> [Texte à lire]
##########
F1 - GP de France : Un Grand Prix à oublier pour Ferrari


Après deux poles consécutives de Charles Leclerc, une deuxième place de Carlos Sainz Jr à Monaco et une quatrième place de Charles Leclerc à Bakou, la Scuderia Ferrari est tombée de haut au Grand Prix de France. Pourtant, les qualifications s'étaient bien terminées avec une cinquième place pour l'Espagnol et une septième pour le Monégasque. Mais dès le début de la course, les choses ont basculé avec les arrêts au stand. Leclerc, le premier à s’arrêter pour chausser des pneus durs, a vu son rythme de course être perturbé. Alors qu'il pointait à la septième place au 28eme tour, le pilote Ferrari s'est peu à peu fait dépasser par Daniel Ricciardo, Lando Norris, Fernando Alonso, Pierre Gasly mais aussi son coéquipier Carlos Sainz, en raison d'une dégradation importante de ses pneus qui l'ont obligé à s’arrêter une deuxième fois pour passer en médiums. Le résultat final fut donc bien loin des espérances de l'écurie italienne avec aucun pilote dans les points. Ferrari perd 18 points sur son concurrent direct McLaren qui repasse devant au classement des constructeurs et pointe désormais à la troisième place avec 16 points d'avance. La raison de cet échec réside dans le train de pneus avants, une tendance que les pilotes ont vite constatée, comme Carlos Sainz Jr l'a déclaré en conférence de presse : "Je ne vais pas mentir, il y a une tendance. Nous y pensons à chaque course. Nous savons que nous avons un peu plus de difficultés en course qu'en qualifications. Mais je dois dire qu'il y a aussi eu quelques week-ends cette année où ce problème n'est pas apparu. Par exemple, à Barcelone, le rythme de course était bon. Il est clair que nous avons une fenêtre très étroite pour nos pneus avants, donc nous connaissons beaucoup plus de graining ou d'usure que nos concurrents."
##########
> [Lignes fournies]
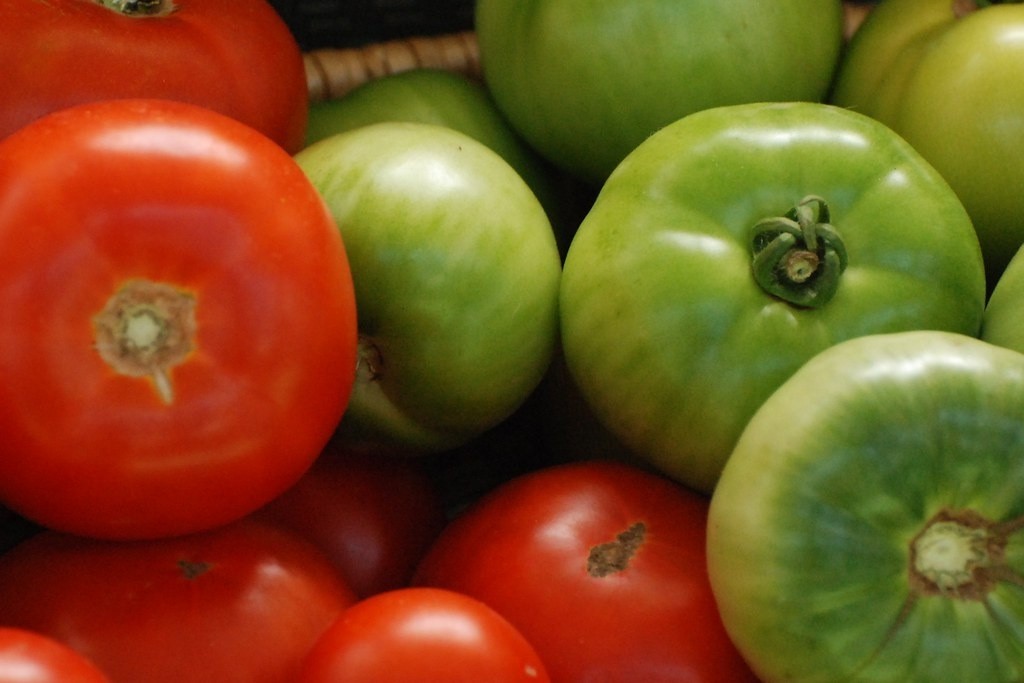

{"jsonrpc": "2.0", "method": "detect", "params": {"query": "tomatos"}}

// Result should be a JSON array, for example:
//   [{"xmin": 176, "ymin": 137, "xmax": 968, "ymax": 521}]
[{"xmin": 0, "ymin": 0, "xmax": 1024, "ymax": 683}]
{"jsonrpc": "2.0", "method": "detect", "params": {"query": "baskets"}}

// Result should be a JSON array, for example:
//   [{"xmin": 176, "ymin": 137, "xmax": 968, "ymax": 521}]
[{"xmin": 303, "ymin": 0, "xmax": 979, "ymax": 104}]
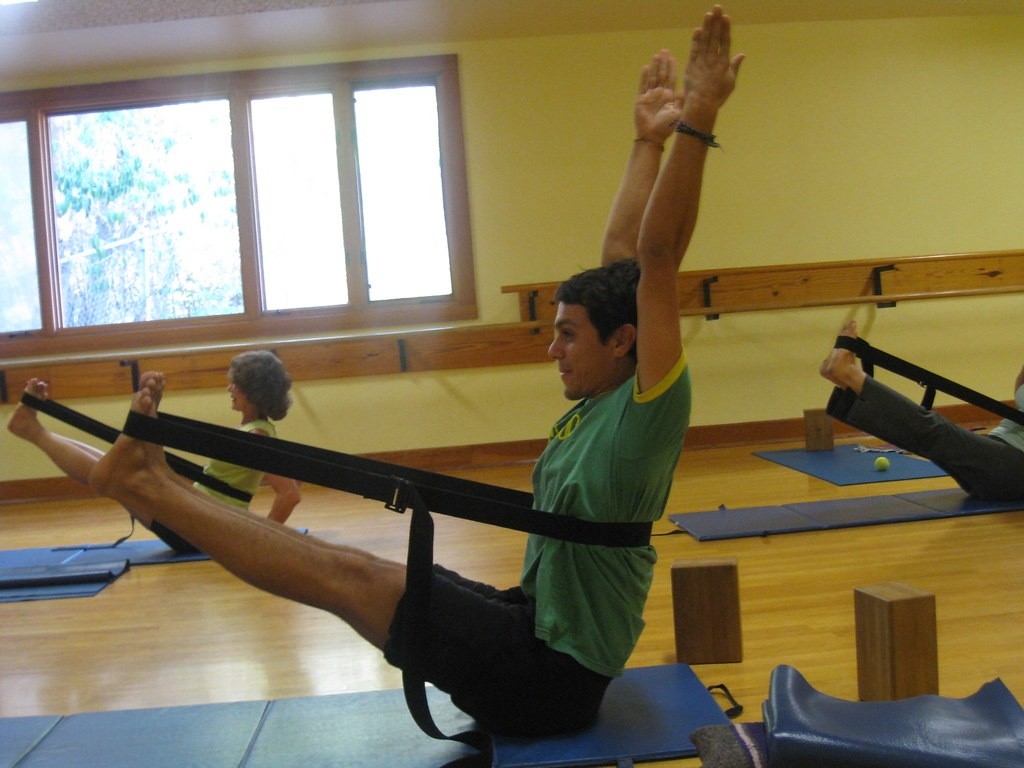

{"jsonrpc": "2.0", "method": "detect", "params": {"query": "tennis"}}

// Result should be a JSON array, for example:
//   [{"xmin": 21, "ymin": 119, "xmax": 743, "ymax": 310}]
[{"xmin": 874, "ymin": 457, "xmax": 890, "ymax": 471}]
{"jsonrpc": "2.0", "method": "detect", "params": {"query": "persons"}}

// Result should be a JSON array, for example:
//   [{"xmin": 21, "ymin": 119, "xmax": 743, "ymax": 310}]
[
  {"xmin": 8, "ymin": 350, "xmax": 305, "ymax": 556},
  {"xmin": 91, "ymin": 4, "xmax": 746, "ymax": 742},
  {"xmin": 819, "ymin": 320, "xmax": 1024, "ymax": 501}
]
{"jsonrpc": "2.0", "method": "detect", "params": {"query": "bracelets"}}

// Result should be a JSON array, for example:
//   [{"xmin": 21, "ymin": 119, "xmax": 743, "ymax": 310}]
[
  {"xmin": 667, "ymin": 119, "xmax": 719, "ymax": 148},
  {"xmin": 632, "ymin": 138, "xmax": 665, "ymax": 152}
]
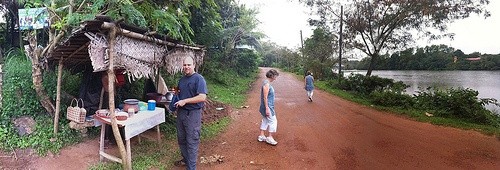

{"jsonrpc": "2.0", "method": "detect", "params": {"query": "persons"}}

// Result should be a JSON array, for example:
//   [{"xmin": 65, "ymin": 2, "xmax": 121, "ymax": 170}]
[
  {"xmin": 304, "ymin": 71, "xmax": 314, "ymax": 101},
  {"xmin": 174, "ymin": 56, "xmax": 208, "ymax": 170},
  {"xmin": 101, "ymin": 70, "xmax": 126, "ymax": 143},
  {"xmin": 259, "ymin": 69, "xmax": 278, "ymax": 145}
]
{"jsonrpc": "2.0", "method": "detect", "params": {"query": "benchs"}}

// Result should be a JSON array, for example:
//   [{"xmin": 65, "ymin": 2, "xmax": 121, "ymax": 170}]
[{"xmin": 69, "ymin": 118, "xmax": 100, "ymax": 142}]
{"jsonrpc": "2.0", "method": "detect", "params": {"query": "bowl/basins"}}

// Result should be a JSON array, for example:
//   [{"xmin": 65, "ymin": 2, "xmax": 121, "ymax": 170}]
[{"xmin": 117, "ymin": 114, "xmax": 127, "ymax": 120}]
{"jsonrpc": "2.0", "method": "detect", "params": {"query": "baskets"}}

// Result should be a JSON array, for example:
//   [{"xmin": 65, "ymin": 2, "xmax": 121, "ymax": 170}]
[{"xmin": 67, "ymin": 97, "xmax": 87, "ymax": 123}]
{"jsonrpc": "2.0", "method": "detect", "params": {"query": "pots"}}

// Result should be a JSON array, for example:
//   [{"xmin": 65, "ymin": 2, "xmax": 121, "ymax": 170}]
[{"xmin": 124, "ymin": 98, "xmax": 139, "ymax": 114}]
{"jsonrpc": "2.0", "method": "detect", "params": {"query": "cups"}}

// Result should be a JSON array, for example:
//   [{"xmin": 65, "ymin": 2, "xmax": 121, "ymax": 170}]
[
  {"xmin": 174, "ymin": 86, "xmax": 180, "ymax": 94},
  {"xmin": 139, "ymin": 102, "xmax": 144, "ymax": 111},
  {"xmin": 148, "ymin": 99, "xmax": 156, "ymax": 110},
  {"xmin": 128, "ymin": 108, "xmax": 134, "ymax": 117},
  {"xmin": 144, "ymin": 103, "xmax": 148, "ymax": 110}
]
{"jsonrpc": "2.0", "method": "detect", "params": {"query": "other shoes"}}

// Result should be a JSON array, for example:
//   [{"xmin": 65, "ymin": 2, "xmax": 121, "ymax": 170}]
[
  {"xmin": 266, "ymin": 135, "xmax": 277, "ymax": 145},
  {"xmin": 258, "ymin": 135, "xmax": 267, "ymax": 142},
  {"xmin": 174, "ymin": 159, "xmax": 187, "ymax": 167},
  {"xmin": 308, "ymin": 96, "xmax": 312, "ymax": 102}
]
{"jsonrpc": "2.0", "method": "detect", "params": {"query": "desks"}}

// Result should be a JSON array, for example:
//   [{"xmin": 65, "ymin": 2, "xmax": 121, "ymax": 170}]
[{"xmin": 94, "ymin": 107, "xmax": 165, "ymax": 170}]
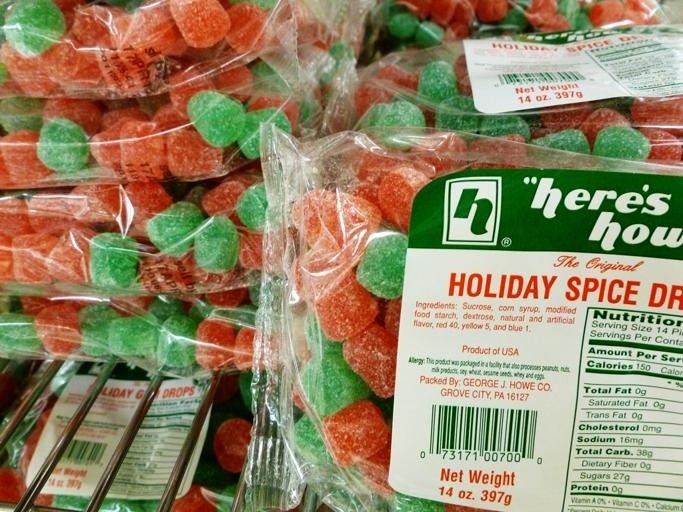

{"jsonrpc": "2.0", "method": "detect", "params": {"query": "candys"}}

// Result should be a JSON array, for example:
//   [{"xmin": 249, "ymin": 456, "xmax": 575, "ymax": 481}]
[{"xmin": 0, "ymin": 0, "xmax": 683, "ymax": 512}]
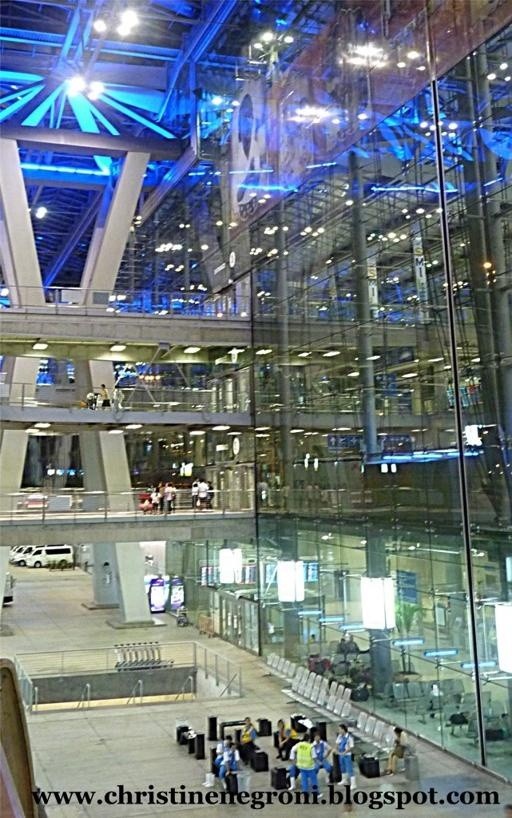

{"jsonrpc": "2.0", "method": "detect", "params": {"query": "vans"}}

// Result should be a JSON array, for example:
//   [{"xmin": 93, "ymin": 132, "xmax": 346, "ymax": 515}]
##########
> [Travail à faire]
1 - Résumez sous forme de liste le paragraphe de l'article sur le Grand Prix de France qui commence par « Après deux poles consécutives ». Gardez les faits principaux.
2 - Poursuivez l'article sur le Grand Prix de France à partir de sa dernière phrase.
Les lignes fournies n'ont aucun rôle dans ce travail.

> [Réponses]
1 -
- Avant la France, Ferrari sortait de deux poles de suite de Charles Leclerc, d'une deuxième place de Carlos Sainz Jr à Monaco et d'une quatrième place de Leclerc à Bakou.
- En qualifications, Sainz a fini cinquième et Leclerc septième.
- En course, Leclerc a été le premier à s'arrêter pour mettre des pneus durs, ce qui a perturbé son rythme.
- Septième au 28e tour, il a été dépassé par Ricciardo, Norris, Alonso, Gasly et Sainz. Ses pneus s'usaient trop vite, et il a dû repasser au stand pour des médiums.
- Aucun pilote Ferrari n'a fini dans les points.
- Ferrari perd 18 points sur McLaren, qui repasse devant au classement des constructeurs.
- Le problème vient des pneus avant. Selon Sainz, l'équipe a plus de mal en course qu'en qualifications, même si ce n'est pas le cas à chaque course : à Barcelone, le rythme était bon. La fenêtre de fonctionnement des pneus avant est très étroite, donc Ferrari subit plus de graining ou d'usure que ses concurrents.

2 -
Un problème qui va devoir être réglé dès ce week-end en Styrie


Un problème de pneumatiques qui devrait entraîner une refonte majeure des composants de la monoplace, notamment au niveau des jantes, selon le directeur de l'écurie italienne Mattia Binotto. "Je pense que nous pouvons améliorer la situation mais pour la résoudre, nous devons changer notre matériel, comme les jantes par exemple. En raison du règlement, cela n'est pas possible", explique-t-il. Il estime que cette usure des pneus provient de deux problèmes majeurs : le type de pistes, car certaines ne sont pas favorables à l'écurie italienne du point de vue de ses pneus et jantes, et les conditions météorologiques. En effet une pluie matinale a nettoyé la majeure partie des dépôts de gommes, la piste n'offrait alors plus le même niveau d'adhérence et favorisait le graining. Une difficulté majeure que Ferrari souhaite avant tout améliorer pour l'année prochaine avec la nouvelle réglementation en vigueur qui pourrait faire basculer le destin de certaines écuries.